According to the forum thread comparing the 2005 and 2006 Orca, what color schemes does the 2006 Orca come in? List all of them.

## begin Reading passage

# '05 vs. '06 Obrea Orca



## Nice Guy Eddy (Sep 19, 2005)

Are there any changes for the 2005 Orca?

Thanks.


----------



## trojanlete (Sep 2, 2005)

*Just paint colors...*

For 2006 the Orca is available in a "Blue", "Orange", "Silver" and "Green" color scheme. The "Red" and "White/Blue" that were available for 2005 will no longer be available.

Personally, I like the "Blue"...

They will also have a "Made to Order" option up and running on their website in about a week per Orbea-USA.


----------



## xcool (Oct 9, 2005)

*06 Orca is stiffer at the BB?*

Just ordered a silver 06 Orca today. The LBS owner told me that for 06 Orca, they beefed up the bottom bracket a little more to make it stiffer than the 05 model. 

Can anyone confirm this statement? or has anyone heard anything about this?


----------



## crisbay (Apr 9, 2006)

xcool said:


> Just ordered a silver 06 Orca today. The LBS owner told me that for 06 Orca, they beefed up the bottom bracket a little more to make it stiffer than the 05 model.
> 
> Can anyone confirm this statement? or has anyone heard anything about this?


Email Orbea and ask, they're very helpful and always reply to basic inquiries. There's a techie guy there by the name of Jason Cranch who always seems to have an answer for anything relating to the Orbea products.

I have the 2006 Orca but since Im new to this bike, I have no clue if the bottom bracket is an improvement from the previous year. But I tell yah, the bike is very responsive when doing climbs, no mushy feeling like my old Fuji bike.

Goodluck with the new bike.


----------



## xcool (Oct 9, 2005)

*06 Orca is different than 05*

I did email orbea to question whether there is indeed some changes in the frame. They confirmed that there is a slight change in the bottom bracket and some other areas for a more "tuned" ride quality. They did not say whether it was stiffened, just changed.


----------



## crisbay (Apr 9, 2006)

xcool said:


> I did email orbea to question whether there is indeed some changes in the frame. They confirmed that there is a slight change in the bottom bracket and some other areas for a more "tuned" ride quality. They did not say whether it was stiffened, just changed.

## end Reading passage
## begin Given records

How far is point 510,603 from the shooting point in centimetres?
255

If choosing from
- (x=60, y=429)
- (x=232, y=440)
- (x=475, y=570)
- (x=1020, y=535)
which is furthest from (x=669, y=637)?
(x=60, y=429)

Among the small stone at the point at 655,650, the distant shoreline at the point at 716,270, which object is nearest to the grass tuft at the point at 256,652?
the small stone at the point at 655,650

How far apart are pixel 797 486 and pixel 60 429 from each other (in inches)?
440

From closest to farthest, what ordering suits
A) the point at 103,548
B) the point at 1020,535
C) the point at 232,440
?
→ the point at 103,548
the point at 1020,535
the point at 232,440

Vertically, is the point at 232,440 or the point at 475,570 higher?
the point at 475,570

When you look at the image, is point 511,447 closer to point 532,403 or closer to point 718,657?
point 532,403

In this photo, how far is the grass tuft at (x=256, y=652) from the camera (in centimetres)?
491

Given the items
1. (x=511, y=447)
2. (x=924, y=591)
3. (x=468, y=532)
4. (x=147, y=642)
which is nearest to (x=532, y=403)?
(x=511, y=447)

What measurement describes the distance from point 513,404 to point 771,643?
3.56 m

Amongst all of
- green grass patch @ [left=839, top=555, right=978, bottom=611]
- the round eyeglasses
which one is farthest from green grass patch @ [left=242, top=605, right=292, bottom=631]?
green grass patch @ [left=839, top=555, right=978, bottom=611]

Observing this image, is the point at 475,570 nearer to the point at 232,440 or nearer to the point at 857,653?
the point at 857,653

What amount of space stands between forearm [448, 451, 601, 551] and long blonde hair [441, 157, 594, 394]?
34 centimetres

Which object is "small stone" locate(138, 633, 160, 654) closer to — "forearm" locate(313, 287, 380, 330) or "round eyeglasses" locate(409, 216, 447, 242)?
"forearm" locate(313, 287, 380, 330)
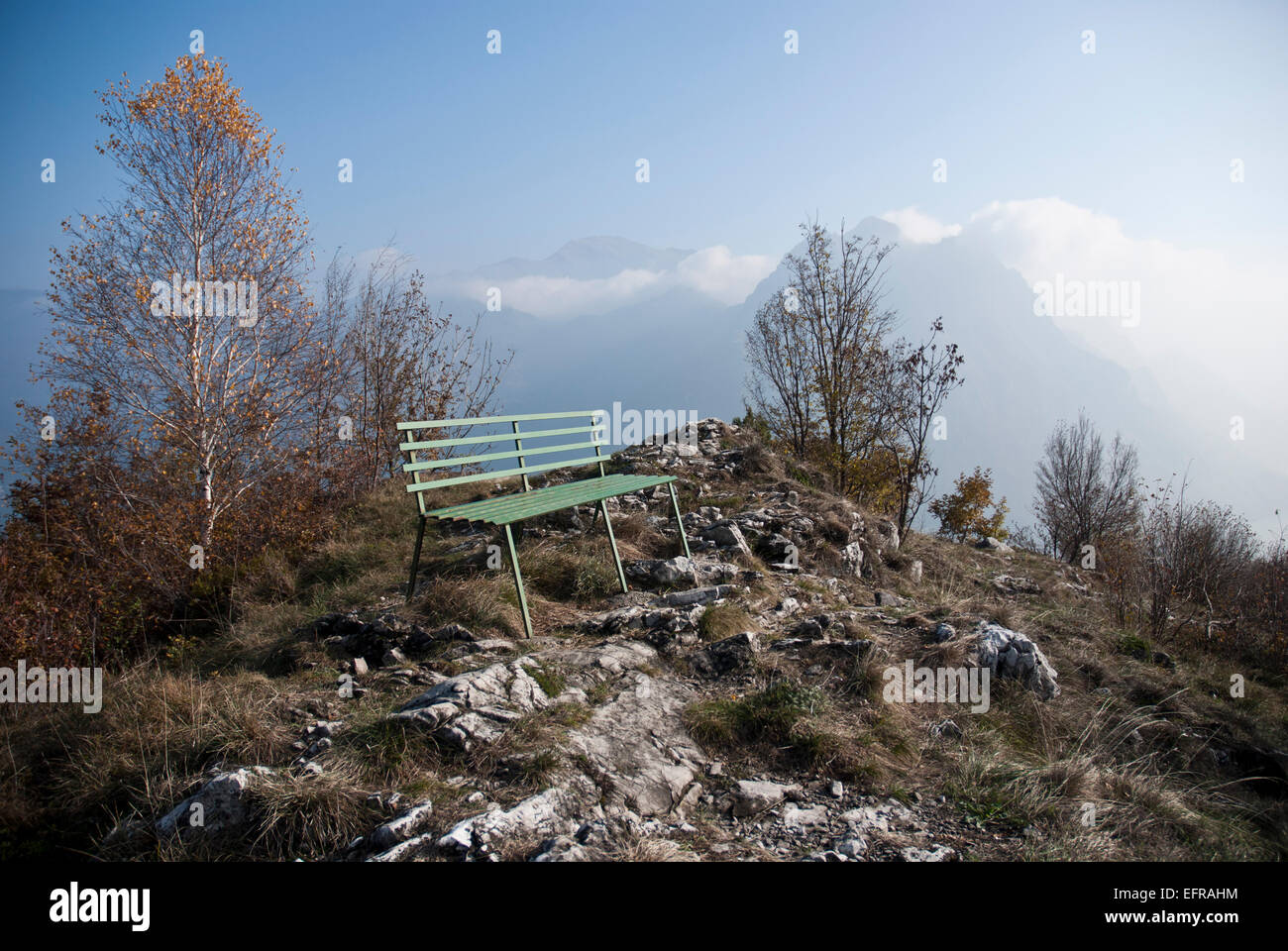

## end Given records

> **The response**: Blue, Orange, Silver, Green